Furnace only ignites with very full battery

bajaphile

Senior Member
Joined
Sep 26, 2019
Messages
132
Location
NCSD CA
Hi all,
I am trying to figure out what might need to be checked or cleaned to fix my furnace "issue".

As long as I have 12.5 to 12.7V on my house battery bank (I have 2 brand new group 31 deep cycles), the furnace blower will kick on and then ignite the burner. Great.

Through the night as it is cycling on and off, it will stop igniting and essentially shuts off completely. I'll play with the thermostat a bit and blower will turn on for 15 seconds or so, then fail to ignite burner. This has happened a few times and I noticed that it is directly related to how much voltage it is getting. After cycling through the night it drains the batteries down far enough to about 12.3V.

Once the solar kicks in, or I start the truck, the furnace will operate as normal.

What should I check here? I am new to RV furnaces. My assumption is that the blower motor is not providing enough air through some circuit and it is a safety feature that is preventing the burner to ignite. However I really would hope that 2 deep cycle batteries would handle at least a night!

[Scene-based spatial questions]

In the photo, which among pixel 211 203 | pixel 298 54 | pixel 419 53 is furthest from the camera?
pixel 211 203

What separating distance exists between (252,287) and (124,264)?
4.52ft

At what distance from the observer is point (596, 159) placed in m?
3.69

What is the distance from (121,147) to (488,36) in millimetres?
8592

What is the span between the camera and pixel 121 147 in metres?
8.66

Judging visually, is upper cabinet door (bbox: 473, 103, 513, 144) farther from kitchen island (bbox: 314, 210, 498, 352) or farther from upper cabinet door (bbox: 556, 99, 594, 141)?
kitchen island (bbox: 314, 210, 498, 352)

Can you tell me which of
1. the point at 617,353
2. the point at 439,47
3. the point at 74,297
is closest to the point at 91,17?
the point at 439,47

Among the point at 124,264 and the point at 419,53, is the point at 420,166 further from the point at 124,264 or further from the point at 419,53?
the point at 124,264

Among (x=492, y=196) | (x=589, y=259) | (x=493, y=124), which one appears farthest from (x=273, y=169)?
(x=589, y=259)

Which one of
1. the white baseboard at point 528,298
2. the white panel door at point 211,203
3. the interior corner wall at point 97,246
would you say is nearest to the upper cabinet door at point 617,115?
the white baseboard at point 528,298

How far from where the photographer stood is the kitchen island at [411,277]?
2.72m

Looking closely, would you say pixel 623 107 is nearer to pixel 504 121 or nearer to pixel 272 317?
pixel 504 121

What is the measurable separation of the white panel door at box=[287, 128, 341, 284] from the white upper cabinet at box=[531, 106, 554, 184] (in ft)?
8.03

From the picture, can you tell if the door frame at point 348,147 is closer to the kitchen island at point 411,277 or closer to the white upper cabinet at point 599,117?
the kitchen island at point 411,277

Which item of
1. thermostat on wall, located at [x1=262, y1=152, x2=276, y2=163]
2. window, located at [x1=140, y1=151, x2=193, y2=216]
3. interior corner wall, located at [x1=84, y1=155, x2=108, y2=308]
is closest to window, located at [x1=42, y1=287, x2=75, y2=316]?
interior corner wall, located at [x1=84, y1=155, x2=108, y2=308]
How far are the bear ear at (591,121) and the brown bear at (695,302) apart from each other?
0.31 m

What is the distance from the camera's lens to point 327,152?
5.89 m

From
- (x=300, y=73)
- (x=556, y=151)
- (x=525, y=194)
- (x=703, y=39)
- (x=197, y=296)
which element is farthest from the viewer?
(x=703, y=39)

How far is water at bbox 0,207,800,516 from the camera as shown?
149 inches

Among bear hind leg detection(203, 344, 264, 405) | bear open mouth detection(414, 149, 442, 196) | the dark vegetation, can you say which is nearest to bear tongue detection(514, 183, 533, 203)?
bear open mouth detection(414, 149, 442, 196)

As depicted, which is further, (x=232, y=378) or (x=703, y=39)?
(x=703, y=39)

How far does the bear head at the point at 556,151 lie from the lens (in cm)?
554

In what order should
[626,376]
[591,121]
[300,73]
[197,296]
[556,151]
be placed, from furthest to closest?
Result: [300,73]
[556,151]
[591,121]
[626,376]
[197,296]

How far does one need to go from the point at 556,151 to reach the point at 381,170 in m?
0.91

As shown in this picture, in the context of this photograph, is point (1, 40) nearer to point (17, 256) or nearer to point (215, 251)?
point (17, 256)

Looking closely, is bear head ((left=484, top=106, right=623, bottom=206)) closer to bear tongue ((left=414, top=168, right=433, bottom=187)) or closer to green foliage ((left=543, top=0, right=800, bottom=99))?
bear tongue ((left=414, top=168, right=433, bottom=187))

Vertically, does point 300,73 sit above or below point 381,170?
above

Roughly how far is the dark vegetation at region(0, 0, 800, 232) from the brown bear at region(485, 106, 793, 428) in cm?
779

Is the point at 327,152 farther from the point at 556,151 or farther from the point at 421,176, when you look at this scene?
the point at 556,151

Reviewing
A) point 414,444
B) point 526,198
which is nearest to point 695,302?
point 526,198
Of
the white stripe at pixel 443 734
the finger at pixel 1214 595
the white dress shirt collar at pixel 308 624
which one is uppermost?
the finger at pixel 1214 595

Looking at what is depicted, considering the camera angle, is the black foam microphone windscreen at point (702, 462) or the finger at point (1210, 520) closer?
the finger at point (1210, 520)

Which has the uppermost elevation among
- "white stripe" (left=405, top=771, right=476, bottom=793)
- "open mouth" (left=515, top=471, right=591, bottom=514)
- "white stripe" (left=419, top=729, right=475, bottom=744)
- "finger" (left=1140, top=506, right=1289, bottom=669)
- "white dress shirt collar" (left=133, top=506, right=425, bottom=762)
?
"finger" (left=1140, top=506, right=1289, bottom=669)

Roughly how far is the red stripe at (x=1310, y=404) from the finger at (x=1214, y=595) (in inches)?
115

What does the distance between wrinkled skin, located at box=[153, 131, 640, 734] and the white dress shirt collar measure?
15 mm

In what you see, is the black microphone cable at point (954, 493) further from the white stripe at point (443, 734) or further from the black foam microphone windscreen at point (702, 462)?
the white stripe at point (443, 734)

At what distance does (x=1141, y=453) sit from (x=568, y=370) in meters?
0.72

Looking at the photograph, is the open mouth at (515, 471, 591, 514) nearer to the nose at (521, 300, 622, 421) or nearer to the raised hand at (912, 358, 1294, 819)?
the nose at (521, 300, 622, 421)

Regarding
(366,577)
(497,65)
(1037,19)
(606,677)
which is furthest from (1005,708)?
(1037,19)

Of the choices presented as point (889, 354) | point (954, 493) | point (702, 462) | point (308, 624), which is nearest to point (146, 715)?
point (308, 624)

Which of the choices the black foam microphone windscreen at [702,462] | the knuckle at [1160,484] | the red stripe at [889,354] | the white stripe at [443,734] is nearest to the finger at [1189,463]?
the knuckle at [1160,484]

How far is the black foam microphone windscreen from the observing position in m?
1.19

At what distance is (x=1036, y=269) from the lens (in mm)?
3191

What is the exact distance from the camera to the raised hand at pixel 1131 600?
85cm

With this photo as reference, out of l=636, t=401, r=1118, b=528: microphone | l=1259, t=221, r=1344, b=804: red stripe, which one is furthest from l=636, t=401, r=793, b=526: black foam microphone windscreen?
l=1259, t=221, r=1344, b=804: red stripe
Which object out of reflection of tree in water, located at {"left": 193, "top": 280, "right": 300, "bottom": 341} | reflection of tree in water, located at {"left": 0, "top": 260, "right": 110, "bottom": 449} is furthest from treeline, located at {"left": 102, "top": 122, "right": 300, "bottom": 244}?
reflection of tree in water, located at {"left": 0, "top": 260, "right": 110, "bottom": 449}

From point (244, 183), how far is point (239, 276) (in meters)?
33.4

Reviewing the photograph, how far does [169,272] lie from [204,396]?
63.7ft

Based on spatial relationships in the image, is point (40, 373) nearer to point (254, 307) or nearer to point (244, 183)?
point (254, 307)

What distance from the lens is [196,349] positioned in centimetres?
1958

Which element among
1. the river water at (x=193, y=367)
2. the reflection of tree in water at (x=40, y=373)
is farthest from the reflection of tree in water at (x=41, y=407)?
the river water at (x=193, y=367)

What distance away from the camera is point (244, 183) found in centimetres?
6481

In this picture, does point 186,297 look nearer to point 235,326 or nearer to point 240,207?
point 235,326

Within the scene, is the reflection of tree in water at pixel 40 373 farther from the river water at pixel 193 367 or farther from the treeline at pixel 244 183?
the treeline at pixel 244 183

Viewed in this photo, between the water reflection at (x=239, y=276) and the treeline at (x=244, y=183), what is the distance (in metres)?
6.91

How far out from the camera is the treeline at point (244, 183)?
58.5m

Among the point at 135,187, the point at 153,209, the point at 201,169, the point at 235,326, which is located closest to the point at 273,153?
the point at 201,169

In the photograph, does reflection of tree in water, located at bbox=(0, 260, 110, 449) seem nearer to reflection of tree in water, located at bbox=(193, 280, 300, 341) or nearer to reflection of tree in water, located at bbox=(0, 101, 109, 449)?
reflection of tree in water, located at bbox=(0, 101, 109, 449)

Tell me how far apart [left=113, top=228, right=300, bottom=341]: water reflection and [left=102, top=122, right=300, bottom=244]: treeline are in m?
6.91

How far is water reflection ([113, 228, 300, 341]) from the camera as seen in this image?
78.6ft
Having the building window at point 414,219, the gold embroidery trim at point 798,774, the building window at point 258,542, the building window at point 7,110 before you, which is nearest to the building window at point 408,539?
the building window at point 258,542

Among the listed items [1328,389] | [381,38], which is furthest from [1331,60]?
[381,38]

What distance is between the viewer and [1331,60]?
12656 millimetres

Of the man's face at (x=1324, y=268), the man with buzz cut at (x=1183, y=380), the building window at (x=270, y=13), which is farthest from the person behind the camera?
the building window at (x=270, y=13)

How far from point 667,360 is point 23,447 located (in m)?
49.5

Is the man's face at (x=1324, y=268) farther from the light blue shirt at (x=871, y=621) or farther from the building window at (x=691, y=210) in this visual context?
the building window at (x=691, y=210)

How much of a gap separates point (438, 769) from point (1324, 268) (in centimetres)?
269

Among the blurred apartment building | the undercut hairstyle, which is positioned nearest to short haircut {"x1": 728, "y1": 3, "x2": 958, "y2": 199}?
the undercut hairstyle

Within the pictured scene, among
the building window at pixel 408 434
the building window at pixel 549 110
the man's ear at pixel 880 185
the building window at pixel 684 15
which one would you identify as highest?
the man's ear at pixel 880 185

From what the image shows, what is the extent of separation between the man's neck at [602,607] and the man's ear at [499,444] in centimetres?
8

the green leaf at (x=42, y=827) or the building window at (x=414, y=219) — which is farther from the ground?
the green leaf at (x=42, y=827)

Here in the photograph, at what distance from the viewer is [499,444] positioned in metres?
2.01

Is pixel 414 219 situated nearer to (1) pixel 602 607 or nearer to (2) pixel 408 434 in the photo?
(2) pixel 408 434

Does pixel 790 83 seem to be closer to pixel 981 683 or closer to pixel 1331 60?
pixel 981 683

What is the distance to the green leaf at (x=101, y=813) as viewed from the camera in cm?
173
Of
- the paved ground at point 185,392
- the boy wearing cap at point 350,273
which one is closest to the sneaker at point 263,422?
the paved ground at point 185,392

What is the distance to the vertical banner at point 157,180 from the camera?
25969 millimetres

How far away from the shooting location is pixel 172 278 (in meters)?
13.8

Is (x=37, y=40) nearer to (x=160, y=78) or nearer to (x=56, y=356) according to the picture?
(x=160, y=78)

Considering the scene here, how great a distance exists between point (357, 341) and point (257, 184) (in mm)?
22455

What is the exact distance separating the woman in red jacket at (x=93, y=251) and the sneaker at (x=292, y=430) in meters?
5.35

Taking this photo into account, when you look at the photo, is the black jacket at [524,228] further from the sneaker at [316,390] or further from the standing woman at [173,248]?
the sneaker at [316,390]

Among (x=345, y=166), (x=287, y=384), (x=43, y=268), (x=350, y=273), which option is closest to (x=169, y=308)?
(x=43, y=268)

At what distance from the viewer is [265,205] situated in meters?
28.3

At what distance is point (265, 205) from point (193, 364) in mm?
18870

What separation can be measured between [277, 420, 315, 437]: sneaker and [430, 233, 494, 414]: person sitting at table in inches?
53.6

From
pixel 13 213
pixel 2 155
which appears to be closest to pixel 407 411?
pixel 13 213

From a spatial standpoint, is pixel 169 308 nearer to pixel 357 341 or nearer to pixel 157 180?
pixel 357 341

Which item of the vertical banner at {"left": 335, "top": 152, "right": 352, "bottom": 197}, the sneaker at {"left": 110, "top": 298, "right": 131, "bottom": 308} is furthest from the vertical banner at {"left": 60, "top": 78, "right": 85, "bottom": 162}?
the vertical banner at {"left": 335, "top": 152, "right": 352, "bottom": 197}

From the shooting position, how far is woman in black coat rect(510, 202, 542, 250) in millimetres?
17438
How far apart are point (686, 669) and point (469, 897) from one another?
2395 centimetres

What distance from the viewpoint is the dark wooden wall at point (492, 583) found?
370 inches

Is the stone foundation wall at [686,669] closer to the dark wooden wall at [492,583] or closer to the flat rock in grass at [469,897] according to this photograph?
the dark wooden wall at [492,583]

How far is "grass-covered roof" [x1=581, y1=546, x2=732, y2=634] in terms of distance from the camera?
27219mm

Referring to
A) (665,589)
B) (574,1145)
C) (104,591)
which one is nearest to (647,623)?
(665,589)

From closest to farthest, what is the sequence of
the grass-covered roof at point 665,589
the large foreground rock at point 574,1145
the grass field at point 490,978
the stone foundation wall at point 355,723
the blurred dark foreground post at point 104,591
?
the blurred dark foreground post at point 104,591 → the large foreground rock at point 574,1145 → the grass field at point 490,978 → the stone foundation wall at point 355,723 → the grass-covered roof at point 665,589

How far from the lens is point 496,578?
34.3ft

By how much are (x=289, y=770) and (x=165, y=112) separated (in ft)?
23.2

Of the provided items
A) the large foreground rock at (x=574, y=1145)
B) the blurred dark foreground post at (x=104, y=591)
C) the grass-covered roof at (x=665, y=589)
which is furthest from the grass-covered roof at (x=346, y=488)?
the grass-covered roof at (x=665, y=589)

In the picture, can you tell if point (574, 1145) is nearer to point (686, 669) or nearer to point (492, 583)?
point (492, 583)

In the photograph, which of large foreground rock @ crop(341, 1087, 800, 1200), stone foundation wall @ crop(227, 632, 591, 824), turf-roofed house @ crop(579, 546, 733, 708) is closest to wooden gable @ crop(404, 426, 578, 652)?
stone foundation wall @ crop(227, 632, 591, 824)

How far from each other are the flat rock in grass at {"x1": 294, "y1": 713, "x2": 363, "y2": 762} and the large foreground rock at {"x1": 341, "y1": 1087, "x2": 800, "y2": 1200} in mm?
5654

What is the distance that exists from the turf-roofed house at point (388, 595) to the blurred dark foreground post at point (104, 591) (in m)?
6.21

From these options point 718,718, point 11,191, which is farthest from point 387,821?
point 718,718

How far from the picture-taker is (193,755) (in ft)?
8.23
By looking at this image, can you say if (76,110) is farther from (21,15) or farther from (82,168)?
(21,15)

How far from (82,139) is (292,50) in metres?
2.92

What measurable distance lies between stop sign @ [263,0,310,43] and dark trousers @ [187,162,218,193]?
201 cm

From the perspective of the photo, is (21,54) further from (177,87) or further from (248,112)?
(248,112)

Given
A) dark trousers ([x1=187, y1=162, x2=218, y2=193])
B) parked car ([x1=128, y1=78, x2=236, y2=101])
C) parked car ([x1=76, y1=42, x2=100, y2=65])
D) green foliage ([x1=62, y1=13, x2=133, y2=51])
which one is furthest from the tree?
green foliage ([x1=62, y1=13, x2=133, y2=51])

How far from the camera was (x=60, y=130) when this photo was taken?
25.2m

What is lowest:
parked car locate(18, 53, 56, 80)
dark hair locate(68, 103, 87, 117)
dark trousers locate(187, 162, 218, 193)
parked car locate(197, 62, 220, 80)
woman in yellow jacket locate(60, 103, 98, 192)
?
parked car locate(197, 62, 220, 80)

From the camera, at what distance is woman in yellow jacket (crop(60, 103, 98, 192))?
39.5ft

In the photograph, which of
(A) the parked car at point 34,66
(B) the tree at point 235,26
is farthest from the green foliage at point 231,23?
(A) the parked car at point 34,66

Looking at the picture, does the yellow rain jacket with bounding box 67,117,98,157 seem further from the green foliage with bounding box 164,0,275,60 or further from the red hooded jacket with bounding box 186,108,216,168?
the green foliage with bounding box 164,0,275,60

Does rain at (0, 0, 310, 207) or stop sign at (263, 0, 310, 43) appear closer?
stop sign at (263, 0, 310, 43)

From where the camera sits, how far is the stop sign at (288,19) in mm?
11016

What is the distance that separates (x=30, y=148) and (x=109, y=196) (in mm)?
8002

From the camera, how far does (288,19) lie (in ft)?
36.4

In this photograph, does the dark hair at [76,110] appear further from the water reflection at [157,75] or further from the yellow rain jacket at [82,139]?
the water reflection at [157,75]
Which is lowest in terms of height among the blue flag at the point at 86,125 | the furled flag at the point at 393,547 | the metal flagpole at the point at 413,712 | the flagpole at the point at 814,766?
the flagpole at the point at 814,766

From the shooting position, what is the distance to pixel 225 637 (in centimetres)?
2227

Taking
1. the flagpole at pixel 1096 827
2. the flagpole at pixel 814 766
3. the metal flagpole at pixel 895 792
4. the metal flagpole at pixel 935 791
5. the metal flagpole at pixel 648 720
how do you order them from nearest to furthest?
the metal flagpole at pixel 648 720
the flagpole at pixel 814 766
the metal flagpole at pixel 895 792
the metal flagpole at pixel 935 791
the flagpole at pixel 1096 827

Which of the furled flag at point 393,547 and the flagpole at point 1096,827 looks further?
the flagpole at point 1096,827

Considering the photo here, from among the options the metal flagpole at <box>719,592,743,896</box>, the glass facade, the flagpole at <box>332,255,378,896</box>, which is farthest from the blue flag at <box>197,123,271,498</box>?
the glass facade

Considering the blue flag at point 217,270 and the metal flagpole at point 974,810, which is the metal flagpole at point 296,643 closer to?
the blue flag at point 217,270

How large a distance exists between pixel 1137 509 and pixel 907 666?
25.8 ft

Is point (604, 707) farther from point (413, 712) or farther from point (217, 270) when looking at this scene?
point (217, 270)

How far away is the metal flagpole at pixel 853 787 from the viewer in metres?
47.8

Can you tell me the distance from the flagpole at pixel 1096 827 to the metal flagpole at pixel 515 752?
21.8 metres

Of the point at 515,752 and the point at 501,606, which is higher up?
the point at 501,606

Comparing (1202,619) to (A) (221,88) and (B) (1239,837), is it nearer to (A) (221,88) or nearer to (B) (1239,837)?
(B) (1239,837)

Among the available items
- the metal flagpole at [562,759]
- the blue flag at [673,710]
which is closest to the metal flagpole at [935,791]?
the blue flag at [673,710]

### Written tasks
1. Transcribe the furnace post, starting with "Through the night as" and going on through "to about 12.3V.".
2. According to the furnace post, why does the furnace stop igniting during the night? Answer in one to three sentences.
The rows have nothing to do with the furnace post.

### Task-by-task results
1.
Through the night as it is cycling on and off, it will stop igniting and essentially shuts off completely. I'll play with the thermostat a bit and blower will turn on for 15 seconds or so, then fail to ignite burner. This has happened a few times and I noticed that it is directly related to how much voltage it is getting. After cycling through the night it drains the batteries down far enough to about 12.3V.

2. As the furnace cycles on and off through the night, it drains the house batteries down to about 12.3V. The poster noticed that the failure to ignite is directly related to how much voltage the furnace gets. It works at 12.5 to 12.7V, and it runs normally again once the solar kicks in or the truck is started.